Workflow description in plain text:

  1. Clone a git repository to path {path}
  2. Run a script {script} on every single JSON files in the directory {path}/parsed/ in parallel to produce the aggregate result {result}
GIT_PATH = config['git_local_path']  # git/
PARSED_JSON_PATH = f'{GIT_PATH}parsed/'
GIT_URL = config['git_url']

# A single parsed JSON file
PARSED_JSON_FILE = f'{PARSED_JSON_PATH}{{json_file}}.json'

# Build a list of parsed JSON file names
PARSED_JSON_FILE_NAMES = glob_wildcards(PARSED_JSON_FILE).json_file

# All parsed JSON files
ALL_PARSED_JSONS = expand(PARSED_JSON_FILE, json_file=PARSED_JSON_FILE_NAMES)


rule all:
    input: 'result.json'

rule clone_git:
    output: directory(GIT_PATH)
    threads: 1
    conda: f'{ENVS_DIR}git.yml'
    shell: f'git clone --depth 1 {GIT_URL} {{output}}'

rule extract_json:
    input:
        cmd='scripts/extract_json.py',
        json_file=PARSED_JSON_FILE
    output: 'result.json'
    threads: 50
    shell: 'python {input.cmd} {input.json_file} {output}'

Running only clone_git works fine (if I set an all input of GIT_PATH).

Why do I get the error message?

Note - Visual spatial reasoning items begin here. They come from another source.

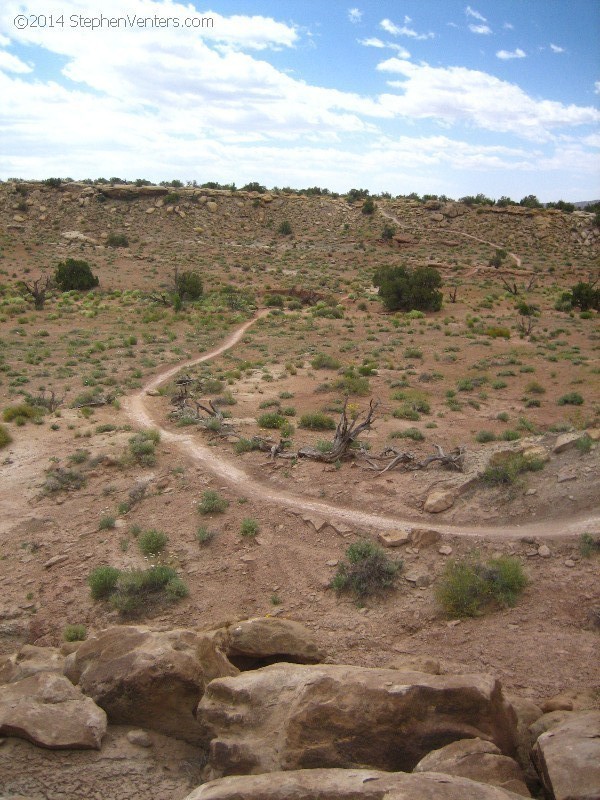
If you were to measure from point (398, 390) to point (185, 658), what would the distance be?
15764mm

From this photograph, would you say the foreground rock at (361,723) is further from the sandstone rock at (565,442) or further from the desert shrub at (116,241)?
the desert shrub at (116,241)

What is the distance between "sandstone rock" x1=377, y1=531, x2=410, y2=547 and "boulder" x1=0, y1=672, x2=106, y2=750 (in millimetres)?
5782

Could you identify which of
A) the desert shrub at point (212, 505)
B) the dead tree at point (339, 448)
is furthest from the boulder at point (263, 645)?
the dead tree at point (339, 448)

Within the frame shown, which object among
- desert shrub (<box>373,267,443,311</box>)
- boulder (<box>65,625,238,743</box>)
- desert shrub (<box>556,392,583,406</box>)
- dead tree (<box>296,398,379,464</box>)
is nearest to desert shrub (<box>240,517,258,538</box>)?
dead tree (<box>296,398,379,464</box>)

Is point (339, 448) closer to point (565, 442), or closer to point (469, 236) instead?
point (565, 442)

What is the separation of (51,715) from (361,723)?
3.08m

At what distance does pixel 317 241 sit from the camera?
192 feet

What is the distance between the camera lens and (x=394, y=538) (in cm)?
1106

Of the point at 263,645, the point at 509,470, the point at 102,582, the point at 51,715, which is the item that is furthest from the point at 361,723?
the point at 509,470

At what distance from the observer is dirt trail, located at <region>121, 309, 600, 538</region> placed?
1058 centimetres

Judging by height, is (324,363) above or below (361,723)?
above

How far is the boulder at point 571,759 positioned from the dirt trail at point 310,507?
→ 4.93 metres

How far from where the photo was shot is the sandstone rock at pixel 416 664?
7.41 meters

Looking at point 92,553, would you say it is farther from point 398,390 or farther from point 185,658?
point 398,390
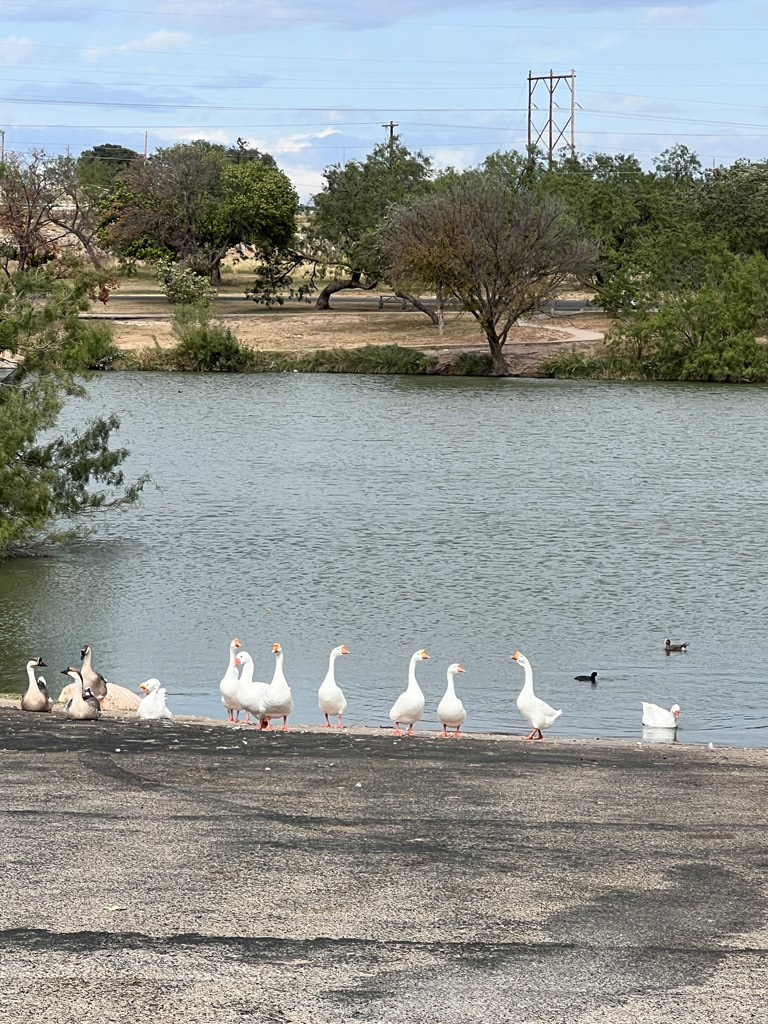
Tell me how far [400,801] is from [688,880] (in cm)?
250

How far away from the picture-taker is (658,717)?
1719 centimetres

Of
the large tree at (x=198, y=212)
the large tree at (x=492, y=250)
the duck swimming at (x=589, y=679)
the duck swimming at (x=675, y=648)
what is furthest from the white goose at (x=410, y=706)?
the large tree at (x=198, y=212)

Is this because the JSON files don't exist when the workflow is started?

Also - I don't know if this matters - this is a subworkflow used with module.


Solution

  • What you need seems to be a checkpoint rule which is first executed and only then snakemake determines which .json files are present and runs your extract/aggregate functions. Here's an example adapted:

    I'm struggling to fully understand the file and folder structure you get after cloning your git repo. So I have fallen back to the best practices by Snakemake of using resources for downloaded and results for created files.

    You'll need to re-adjust those paths to match your case again:

    GIT_PATH = config["git_local_path"]  # git/
    GIT_URL = config["git_url"]
    
    checkpoint clone_git:
        output:
            git=directory(GIT_PATH),
        threads: 1
        conda:
            f"{ENVS_DIR}git.yml"
        shell:
            f"git clone --depth 1 {GIT_URL} {{output.git}}"
    
    
    rule extract_json:
        input:
            cmd="scripts/extract_json.py",
            json_file="resources/{file_name}.json",
        output:
            "results/parsed_files/{file_name}.json",
        shell:
            "python {input.cmd} {input.json_file} {output}"
    
    
    def get_all_json_file_names(wildcards):
    
        git_dir = checkpoints.clone_git.get(**wildcards).output["git"]
        file_names = glob_wildcards(
            "resources/{file_name}.json"
        ).file_name
        
        return expand(
                "results/parsed_files/{file_name}.json",
                file_name=file_names,
            )
    
    # Rule has checkpoint dependency: Only after the checkpoint is executed
    # the rule is executed which then evaluates the function to determine all
    # json files downloaded from the git repo
    rule aggregate:
        input:
            get_all_json_file_names
        output:
            "result.json",
        default_target: True
        shell:
            # TODO: Action which combines all JSON files
    

    edit: Moved the expand(...) from rule aggregate into get_all_json_file_names.